今日は、レイシル様の他にシルヴァ様が講義をして下さっています。
レイシル様は魔術応用学、シルヴァ様が系統学の権威ですので、お二人が魔力や魔法展開方法について教えて下さいます。ただ、やはりレイシル様の魔力は特別に強いので、魔法初心者の私に感覚や発動の速度などはまだまだ追いつかないのです。何といっても国一番の魔術師ですからね?
とにかくレイシル様は何度も実践、練習を繰り返させて身体に覚えさせると言う方針ですから、必然的に距離が近く、少しドキドキする時があるのです。何とも困った事ですけど。
それに比べると、シルヴァ様はどちらかと言うと座学が多く、理論的な魔法術の展開方法や、属性魔法の種類や活用方法を教えて下さいます。さすが、学院で授業を持って普段から学生と接しているせいか、教え方もとても上手です。

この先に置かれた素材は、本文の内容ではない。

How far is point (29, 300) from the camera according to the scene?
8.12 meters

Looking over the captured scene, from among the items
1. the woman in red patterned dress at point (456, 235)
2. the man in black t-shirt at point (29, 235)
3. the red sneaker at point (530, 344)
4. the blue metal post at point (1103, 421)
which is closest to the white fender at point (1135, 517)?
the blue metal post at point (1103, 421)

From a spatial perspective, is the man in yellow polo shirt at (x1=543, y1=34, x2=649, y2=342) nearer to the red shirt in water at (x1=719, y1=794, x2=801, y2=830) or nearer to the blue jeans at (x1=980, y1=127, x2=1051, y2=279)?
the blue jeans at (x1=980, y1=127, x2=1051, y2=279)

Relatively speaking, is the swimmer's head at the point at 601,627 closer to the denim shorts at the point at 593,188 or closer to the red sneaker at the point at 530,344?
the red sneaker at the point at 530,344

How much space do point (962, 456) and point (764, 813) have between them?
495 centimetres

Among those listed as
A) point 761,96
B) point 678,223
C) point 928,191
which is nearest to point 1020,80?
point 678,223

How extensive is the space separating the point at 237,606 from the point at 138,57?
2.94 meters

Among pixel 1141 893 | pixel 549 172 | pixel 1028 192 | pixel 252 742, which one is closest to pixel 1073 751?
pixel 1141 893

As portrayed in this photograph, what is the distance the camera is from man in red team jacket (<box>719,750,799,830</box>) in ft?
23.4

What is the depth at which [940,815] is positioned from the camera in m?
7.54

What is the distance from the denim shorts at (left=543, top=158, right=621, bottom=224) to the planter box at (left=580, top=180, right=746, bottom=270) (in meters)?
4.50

そう言えばハート先生シルヴァ様は、上級生のお姉様方にもとっても人気があるそうですわ。ランチの時間をずらして食堂ホールに行かれるのも、以前学生と同じ時間で摂ろうとしたら先生の周りに女生徒が集まってしまって大混乱が起きたのですって。それで、男子生徒達から泣きの懇願をされて時間をずらしたとか?
確かに小さな社交場である学院の食堂で、女生徒達の目線を独り占めされたら……
そんな事を考えていたら、シルヴァ様がお話しされた言葉を聞き逃してしまいました。
「シュゼット? 聞いているのか?」
「はいっ!?」
目の前にシルヴァ様のお顔です!! 急に私の頭の上から声がしたので、慌てて顔を上に上げると、机に手を着いて、私を見降ろすシルヴァ様と至近距離で目が合いまいました!!
「っわっ!?」
思わず仰け反る様に、身体を反らして頭を振ります。
「す、すみません。少し考え事をしていました。な、何でしょうか?」
「ああ、レイシルとも相談したのだが、魔法術の鍛錬も順調だから、一旦学院に戻ったらどうかと。

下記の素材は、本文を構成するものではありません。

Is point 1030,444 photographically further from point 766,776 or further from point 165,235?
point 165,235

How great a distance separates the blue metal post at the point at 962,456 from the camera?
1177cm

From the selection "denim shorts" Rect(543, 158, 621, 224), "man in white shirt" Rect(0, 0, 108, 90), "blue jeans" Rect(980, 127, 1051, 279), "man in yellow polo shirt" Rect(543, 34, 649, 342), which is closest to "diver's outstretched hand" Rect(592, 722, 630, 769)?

来週にはセドリックも退院できそうだし、学院バザーもあるからな。せっかくだから参加できた方が良いだろう?」
「セドリック様も退院できるのですか?」
それも来週? 本当ですか?
「ああ。君のお陰で大分回復した。もう右足の歩行訓練だけだ。車椅子も今月中には不要になるだろう。まあ、バザーの時はまだ無理かもしれないが」
セドリック様の怪我は、私の回復魔法も効いたのか驚くべき速さで回復されています。まだまだ光の識別者として力の覚束ない私では、今はまだこの速さが限界の様ですけど。
「それでは、セドリック様もご一緒に学園に戻れるのですね?」
もしそうなら、なんて嬉しい! 再び皆さんと一緒に学院に通えるなんて。
「ああ。さすがにセドリックは、身体を慣らす必要があるからフルタイムで通うのは、もう少し先になるだろう」
教卓代わりに使っている机に戻って、本を片付けるシルヴァ様。私は嬉しくなって席を立ち上がると、駆け寄りました。
「君は、セドリックの事になると嬉しそうだ」
背の高いシルヴァ様から見下ろされながら言われました。
「ええ。だって元気になられて、また学院に通えるのですもの。元を正せば、私に関わった事で大怪我を負われてしまったのですから」
見上げてそう答えます。
「それだけか?」
いつになく真剣にじっと目を見詰められます。
「それだけ、とは?」
ふっと、目を逸らされました。しかし、直ぐに目線を戻すと、
「君は、フェリックス殿の婚約者候補でなくなった。そして、これから新たな伴侶となるべき人物を選ばなければならない。コレール王国の公爵家令嬢で、光の識別者という稀有な存在になった君は、一体誰を選ぶのだろうな……」
まるで独り言のように言いました。
思ってもいなかった言葉。シルヴァ様からそう言うお話を聞くなんて、思ってもいませんでした。
改めてそう言われると、何だかドキリとします。確かに、私の周りには素敵な方が多いです。容姿に身分は皆様申し分ありません。まあ、性格についてはまだ判らないことも多いですけど。
「見当が付きません。お父様からは何も言われていませんし、光の識別者になると決めた私には、全く別次元の事に思えますもの」
確かに、エーリック殿下からは好きだと。婚約も視野に入れて考えて欲しいと言われました。あの時は、まだフェリックス殿下の婚約者候補でしたから、もしそうならなかったら考えて欲しいと。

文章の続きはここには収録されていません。